__YOUR ASSIGNMENT__
Drop all images. Then write out each line below exactly as given.

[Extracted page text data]

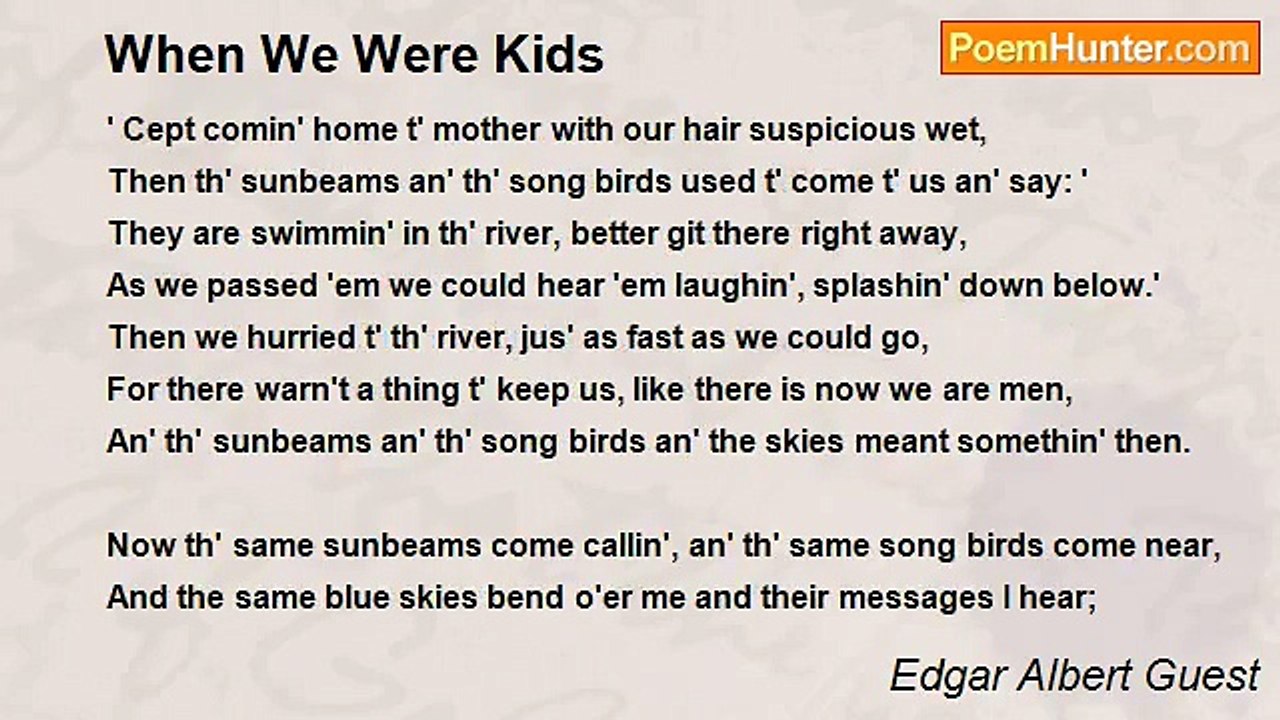 When We Were Kids

PoemHunter.com

' Cept comin' home t' mother with our hair suspicious wet,
Then th' sunbeams an' th' song birds used t' come t' us an' say: '
They are swimmin' in th' river, better git there right away,
As we passed 'em we could hear 'em laughin', splashin' down below.'
Then we hurried t' th' river, jus' as fast as we could go,
For there warn't a thing t' keep us, like there is now we are men,
An' th' sunbeams an' th' song birds an' the skies meant somethin' then.

Now th' same sunbeams come callin', an' th' same song birds come near,
And the same blue skies bend o'er me and their messages I hear;

Edgar Albert Guest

__EXERCISE OUTPUT__
 When We Were Kids

PoemHunter.com

' Cept comin' home t' mother with our hair suspicious wet,
Then th' sunbeams an' th' song birds used t' come t' us an' say: '
They are swimmin' in th' river, better git there right away,
As we passed 'em we could hear 'em laughin', splashin' down below.'
Then we hurried t' th' river, jus' as fast as we could go,
For there warn't a thing t' keep us, like there is now we are men,
An' th' sunbeams an' th' song birds an' the skies meant somethin' then.

Now th' same sunbeams come callin', an' th' same song birds come near,
And the same blue skies bend o'er me and their messages I hear;

Edgar Albert Guest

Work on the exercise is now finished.